::: ТЕКСТ ДЛЯ ЧТЕНИЯ :::
Когда все подошли к стоявшему «истукану», он спал стоя, оперевшись на винтовку. Когда его разбудили, он даже не мог сообразить, кто стоит перед ним. Тогда начальник стал требовательно, строго допрашивать старшего:

– Почему он в таком состоянии?

– Он всегда в ночном наряде в таком состоянии, – пришлось доложить старшему.

– Завтра оба ко мне в кабинет.

– Слушаюсь!

Больше Мартынова в наряд не посылали. Начальник передал его старшине в хозчасть. Старшина же определил его в истопники. В его обязанности входило нагревать воду в огромном котле для нужд бани, прачечной и для обогрева этих помещений. Топливом являлся мазут. Вот тут-то Мартынов и добрался до грязи. Всё обмундирование, лицо и руки его были в мазуте и копоти. В таком виде он даже ходил в столовую.

Однажды земляки увидели его пишущим письмо в Ленинской комнате, которая была у нас проходной – куда ни идёшь, её не минуешь. Зато там был стол и стулья. Его земляки смогли прочесть несколько строк из письма: «Мне здесь хорошо, – писал он. – Я расцвёл, как маков цвет». Впрочем, его щёки действительно были красными и толстыми, только вот грязноватыми. А водогрея из него тоже не вышло…

Начальник заставы сообщил «в верха» о неспособности Мартынова служить в пограничных войсках. И его с вещмешком за плечами отправили «по этапу» в другие войска. Потом он писал, что служит где-то на аэродроме.

* * *

Ещё один из вновь прибывших не смог адаптироваться к высокогорью. Точнее, не он сам, а его организм. У него довольно часто шла кровь из носа, и скоро его перевели на заставу, располагавшуюся намного ниже нашей.
:::
→ ЗАДАНИЯ
**1)** Кем старшина определил Мартынова согласно отрывку о службе на заставе?
**2)** Верните из отрывка о службе на заставе дословный фрагмент: от слов «Когда все подошли» вплоть до слов «пришлось доложить старшему.» включительно.
::: ПРЕДСТАВЛЕННЫЕ МАТЕРИАЛЫ :::
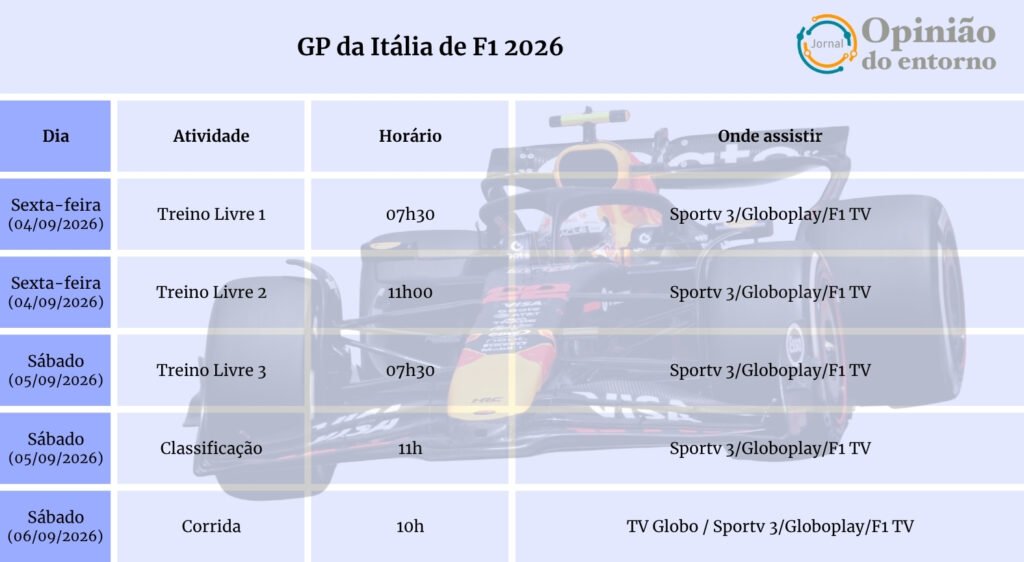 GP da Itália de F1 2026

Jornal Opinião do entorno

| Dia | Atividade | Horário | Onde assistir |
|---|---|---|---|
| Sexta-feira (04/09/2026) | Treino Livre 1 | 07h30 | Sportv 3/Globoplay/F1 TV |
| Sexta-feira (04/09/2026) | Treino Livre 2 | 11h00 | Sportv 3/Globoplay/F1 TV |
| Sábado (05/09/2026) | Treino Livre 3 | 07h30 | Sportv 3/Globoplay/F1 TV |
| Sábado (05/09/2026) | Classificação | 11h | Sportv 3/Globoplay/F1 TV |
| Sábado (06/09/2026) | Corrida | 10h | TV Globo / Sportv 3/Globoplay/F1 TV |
:::
::: ПРЕДСТАВЛЕННЫЕ МАТЕРИАЛЫ :::
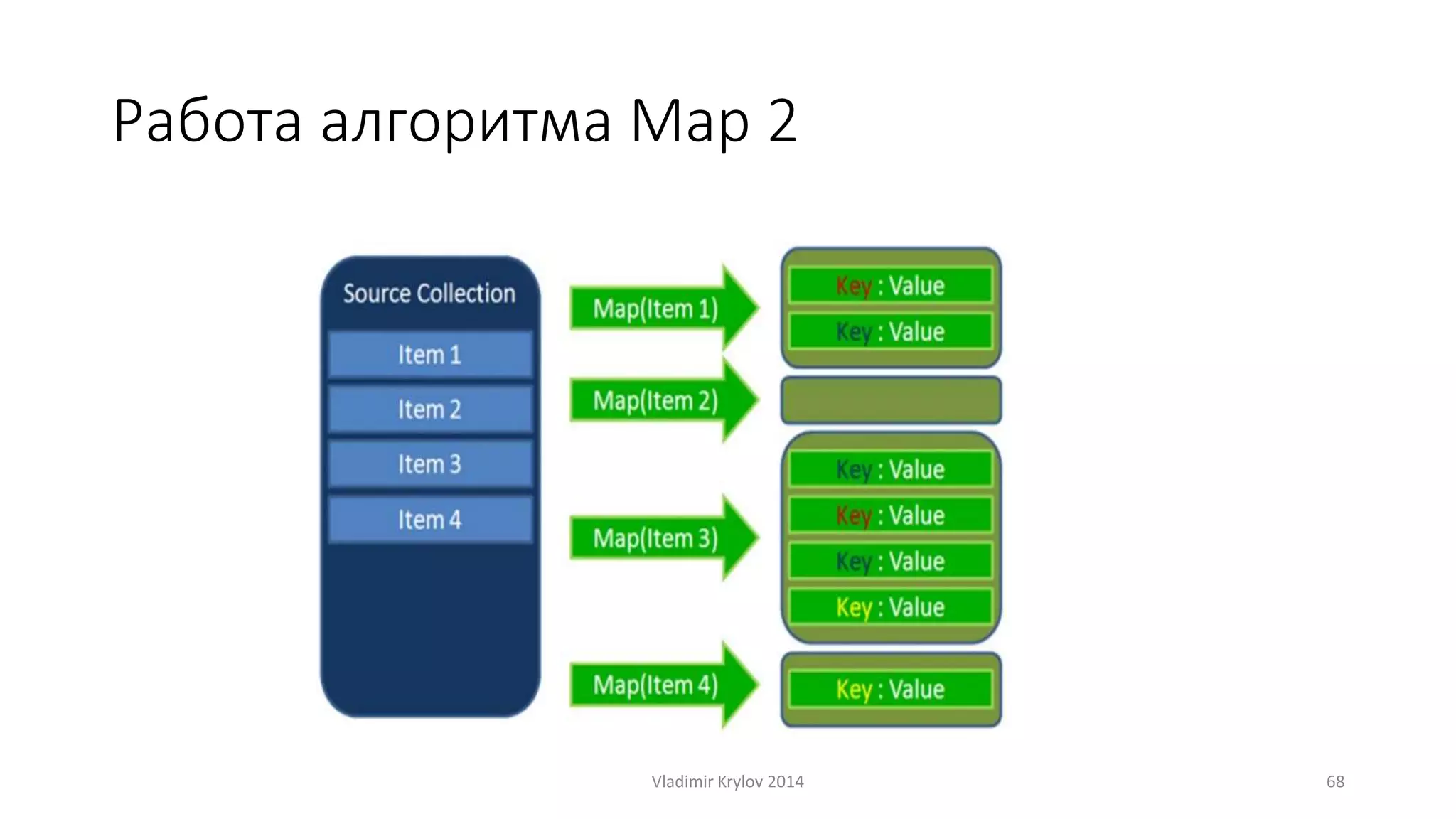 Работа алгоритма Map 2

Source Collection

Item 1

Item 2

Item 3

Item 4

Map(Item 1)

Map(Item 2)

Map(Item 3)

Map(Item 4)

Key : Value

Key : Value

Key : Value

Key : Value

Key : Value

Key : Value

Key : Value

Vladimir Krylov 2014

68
:::
→ ОТВЕТЫ
**1)** Истопником.

**2)**
Когда все подошли к стоявшему «истукану», он спал стоя, оперевшись на винтовку. Когда его разбудили, он даже не мог сообразить, кто стоит перед ним. Тогда начальник стал требовательно, строго допрашивать старшего:

– Почему он в таком состоянии?

– Он всегда в ночном наряде в таком состоянии, – пришлось доложить старшему.